7. a. That quality of action, speech, or writing, which excites amusement; oddity, jocularity, facetiousness, comicality, fun. b. The faculty of perceiving what is ludicrous or amusing, or of expressing it in speech, writing, or other composition; jocose imagination or treatment of a subject.
Distinguished from wit as being less purely intellectual, and as having a sympathetic quality in virtue of which it often becomes allied to pathos.
Just so glad that there be laughter, it be the best medicine.
I'm relief staff, so plug the gaps in our stations rotas, as not on a regular shift. It means I regularly change partner and can get 'farmed out' to other stations in the area. I think this is good for the probationary period as you see how many people work (good and bad) making it easier to adopt your own style rather than just mimicking the person you work with. Also it increases your work social circle in that you meet and work with a wide variety of people.I love my station and barring one or two difficult personalities (Nice enough people but you can't get on with everyone can you?) I have a great working relationship with everyone there.
Having said that I'd love to a regular shift so I can know what I'm working more than a week in advance!

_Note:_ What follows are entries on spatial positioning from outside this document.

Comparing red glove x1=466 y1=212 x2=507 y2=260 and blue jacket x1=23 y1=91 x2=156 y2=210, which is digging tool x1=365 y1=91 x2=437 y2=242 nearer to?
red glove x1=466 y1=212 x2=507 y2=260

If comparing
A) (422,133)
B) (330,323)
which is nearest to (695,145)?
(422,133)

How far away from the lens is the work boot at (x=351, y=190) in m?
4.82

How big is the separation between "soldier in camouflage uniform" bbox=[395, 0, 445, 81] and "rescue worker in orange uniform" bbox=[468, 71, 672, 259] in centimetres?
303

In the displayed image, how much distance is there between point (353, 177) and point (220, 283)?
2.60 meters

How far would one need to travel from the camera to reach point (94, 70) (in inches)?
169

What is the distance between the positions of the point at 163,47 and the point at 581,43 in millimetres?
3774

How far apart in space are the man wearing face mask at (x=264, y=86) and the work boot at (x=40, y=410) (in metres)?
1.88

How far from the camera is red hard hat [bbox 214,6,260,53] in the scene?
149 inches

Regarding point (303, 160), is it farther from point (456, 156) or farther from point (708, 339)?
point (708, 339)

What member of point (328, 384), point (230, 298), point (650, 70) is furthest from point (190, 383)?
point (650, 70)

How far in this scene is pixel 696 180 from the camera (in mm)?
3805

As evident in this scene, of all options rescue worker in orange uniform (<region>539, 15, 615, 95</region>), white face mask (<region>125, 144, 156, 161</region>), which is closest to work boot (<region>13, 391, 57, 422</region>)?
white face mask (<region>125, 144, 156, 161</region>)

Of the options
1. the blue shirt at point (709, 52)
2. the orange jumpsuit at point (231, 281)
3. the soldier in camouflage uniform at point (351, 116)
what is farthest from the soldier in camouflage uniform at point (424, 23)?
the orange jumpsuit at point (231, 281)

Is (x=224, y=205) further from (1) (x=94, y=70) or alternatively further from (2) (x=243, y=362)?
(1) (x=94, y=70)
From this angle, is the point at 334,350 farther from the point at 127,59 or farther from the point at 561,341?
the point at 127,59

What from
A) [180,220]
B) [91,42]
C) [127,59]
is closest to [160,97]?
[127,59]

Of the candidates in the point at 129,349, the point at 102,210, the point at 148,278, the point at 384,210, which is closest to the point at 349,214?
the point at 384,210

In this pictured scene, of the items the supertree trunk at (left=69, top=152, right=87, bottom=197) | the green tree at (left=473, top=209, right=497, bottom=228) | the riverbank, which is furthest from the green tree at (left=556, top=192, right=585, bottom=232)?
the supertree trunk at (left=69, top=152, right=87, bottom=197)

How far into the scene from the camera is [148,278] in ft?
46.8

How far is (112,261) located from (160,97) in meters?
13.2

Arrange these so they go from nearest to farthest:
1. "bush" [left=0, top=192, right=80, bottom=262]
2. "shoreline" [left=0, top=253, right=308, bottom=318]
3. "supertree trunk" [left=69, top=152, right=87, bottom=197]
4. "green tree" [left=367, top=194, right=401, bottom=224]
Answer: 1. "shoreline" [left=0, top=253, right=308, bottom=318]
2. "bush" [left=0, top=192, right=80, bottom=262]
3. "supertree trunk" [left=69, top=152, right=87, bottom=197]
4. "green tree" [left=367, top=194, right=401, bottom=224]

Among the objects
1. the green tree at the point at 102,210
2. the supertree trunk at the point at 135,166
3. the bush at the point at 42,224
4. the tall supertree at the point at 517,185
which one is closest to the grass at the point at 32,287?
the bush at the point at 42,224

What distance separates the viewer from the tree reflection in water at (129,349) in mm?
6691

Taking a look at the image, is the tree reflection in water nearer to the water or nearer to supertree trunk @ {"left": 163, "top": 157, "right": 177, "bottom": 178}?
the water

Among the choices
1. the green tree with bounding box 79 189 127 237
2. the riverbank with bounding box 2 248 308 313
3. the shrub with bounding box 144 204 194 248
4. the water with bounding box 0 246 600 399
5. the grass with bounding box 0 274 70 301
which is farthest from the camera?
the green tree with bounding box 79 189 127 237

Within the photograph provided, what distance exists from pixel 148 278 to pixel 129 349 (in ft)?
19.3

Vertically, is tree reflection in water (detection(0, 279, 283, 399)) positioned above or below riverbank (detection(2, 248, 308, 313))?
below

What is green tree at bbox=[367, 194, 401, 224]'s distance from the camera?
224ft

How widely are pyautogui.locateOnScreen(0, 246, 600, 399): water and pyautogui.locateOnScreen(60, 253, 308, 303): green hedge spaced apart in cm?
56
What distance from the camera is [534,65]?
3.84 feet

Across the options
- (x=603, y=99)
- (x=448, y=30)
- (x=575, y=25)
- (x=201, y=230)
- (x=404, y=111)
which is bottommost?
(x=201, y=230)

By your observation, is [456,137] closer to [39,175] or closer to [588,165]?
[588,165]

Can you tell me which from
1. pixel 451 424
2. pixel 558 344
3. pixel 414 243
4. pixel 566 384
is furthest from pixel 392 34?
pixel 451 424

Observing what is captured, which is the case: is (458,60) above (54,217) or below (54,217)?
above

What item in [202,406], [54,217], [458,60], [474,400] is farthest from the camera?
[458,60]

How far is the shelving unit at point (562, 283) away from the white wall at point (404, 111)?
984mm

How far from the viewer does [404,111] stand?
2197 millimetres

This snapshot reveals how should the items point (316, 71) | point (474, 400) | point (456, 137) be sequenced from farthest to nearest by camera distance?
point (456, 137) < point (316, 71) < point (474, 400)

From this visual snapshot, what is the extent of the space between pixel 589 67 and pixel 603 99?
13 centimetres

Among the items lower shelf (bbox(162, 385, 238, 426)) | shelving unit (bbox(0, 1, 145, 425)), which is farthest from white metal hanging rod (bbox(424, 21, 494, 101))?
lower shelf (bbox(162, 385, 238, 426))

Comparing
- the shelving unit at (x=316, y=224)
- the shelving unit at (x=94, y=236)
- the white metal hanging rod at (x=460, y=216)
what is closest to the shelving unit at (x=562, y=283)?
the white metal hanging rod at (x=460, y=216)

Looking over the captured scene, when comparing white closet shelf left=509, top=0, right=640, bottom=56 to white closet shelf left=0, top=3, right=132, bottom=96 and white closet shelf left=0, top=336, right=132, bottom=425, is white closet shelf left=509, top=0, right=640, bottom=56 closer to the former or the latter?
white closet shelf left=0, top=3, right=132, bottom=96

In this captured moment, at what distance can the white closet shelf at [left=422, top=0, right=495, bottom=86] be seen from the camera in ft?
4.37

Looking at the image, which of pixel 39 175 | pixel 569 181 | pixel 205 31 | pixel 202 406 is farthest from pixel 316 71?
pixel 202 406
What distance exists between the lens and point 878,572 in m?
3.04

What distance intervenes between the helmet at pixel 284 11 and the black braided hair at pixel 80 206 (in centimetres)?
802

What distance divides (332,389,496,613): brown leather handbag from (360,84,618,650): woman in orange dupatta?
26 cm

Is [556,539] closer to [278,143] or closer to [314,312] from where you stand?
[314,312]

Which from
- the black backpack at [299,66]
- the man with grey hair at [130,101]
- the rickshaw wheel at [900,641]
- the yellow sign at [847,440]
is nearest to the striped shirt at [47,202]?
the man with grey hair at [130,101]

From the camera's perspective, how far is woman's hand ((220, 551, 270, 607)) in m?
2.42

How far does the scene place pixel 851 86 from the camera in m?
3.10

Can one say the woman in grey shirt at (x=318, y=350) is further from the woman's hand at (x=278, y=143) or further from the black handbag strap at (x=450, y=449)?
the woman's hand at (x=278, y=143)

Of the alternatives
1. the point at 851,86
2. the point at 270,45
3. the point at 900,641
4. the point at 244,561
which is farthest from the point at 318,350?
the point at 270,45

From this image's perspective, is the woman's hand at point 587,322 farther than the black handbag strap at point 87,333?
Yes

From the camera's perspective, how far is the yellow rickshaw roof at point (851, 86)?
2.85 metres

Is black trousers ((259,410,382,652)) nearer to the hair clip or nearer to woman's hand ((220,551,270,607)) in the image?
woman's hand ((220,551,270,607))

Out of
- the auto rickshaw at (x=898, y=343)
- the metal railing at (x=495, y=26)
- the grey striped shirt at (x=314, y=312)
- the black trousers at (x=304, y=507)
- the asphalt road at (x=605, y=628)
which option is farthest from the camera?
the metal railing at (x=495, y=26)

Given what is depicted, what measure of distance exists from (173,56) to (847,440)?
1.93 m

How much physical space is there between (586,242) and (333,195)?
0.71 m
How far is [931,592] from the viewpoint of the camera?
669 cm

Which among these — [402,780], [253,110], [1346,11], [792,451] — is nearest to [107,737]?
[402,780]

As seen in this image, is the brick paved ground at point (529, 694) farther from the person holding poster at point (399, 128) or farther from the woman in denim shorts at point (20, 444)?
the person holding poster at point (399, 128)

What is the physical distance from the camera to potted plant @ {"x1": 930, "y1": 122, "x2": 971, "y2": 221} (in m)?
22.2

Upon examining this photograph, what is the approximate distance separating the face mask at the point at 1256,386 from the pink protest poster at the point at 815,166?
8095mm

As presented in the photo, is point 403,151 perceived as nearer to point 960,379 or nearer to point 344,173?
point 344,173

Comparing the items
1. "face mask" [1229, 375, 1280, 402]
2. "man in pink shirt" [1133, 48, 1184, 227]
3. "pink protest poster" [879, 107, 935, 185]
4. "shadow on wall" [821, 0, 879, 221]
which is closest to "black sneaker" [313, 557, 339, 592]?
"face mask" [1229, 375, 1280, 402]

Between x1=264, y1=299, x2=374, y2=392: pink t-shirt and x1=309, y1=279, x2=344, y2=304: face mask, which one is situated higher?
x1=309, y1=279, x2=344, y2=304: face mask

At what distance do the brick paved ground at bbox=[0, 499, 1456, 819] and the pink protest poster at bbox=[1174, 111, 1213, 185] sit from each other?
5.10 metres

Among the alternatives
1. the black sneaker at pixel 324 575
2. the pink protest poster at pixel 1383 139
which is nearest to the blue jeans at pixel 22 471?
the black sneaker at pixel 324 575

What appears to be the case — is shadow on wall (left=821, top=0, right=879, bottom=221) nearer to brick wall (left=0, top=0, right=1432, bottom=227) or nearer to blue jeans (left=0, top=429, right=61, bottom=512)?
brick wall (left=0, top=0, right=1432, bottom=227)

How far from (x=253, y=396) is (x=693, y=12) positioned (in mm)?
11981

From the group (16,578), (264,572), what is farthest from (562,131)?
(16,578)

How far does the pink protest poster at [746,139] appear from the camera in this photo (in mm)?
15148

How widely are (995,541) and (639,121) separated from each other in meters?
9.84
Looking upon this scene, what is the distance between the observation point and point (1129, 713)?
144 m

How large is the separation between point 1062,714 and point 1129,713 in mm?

I'm so glad that you still have some positives in the job, because you've seemed so disspirited recently. I'm expect that having a good working relationship with your crewmate is what keeps you sane in the frustrations of the job.
Hey!Here's an idea! Let her post something on the blog.. maybe something that you have said but from her perspective?
Maybe something else? How does that sound?!
I agree to that. My crewmate and I had a good laugh reading your blog yesterday. At the moment, I'm stuck alone 'cos the doctor-on-call just sent him to the hospital. The doctor wouldn't let me take him (even when he wasn't allowed to drive himself), just in case something happens while we're waiting for someone to cover. So I have to work with someone else. Aw.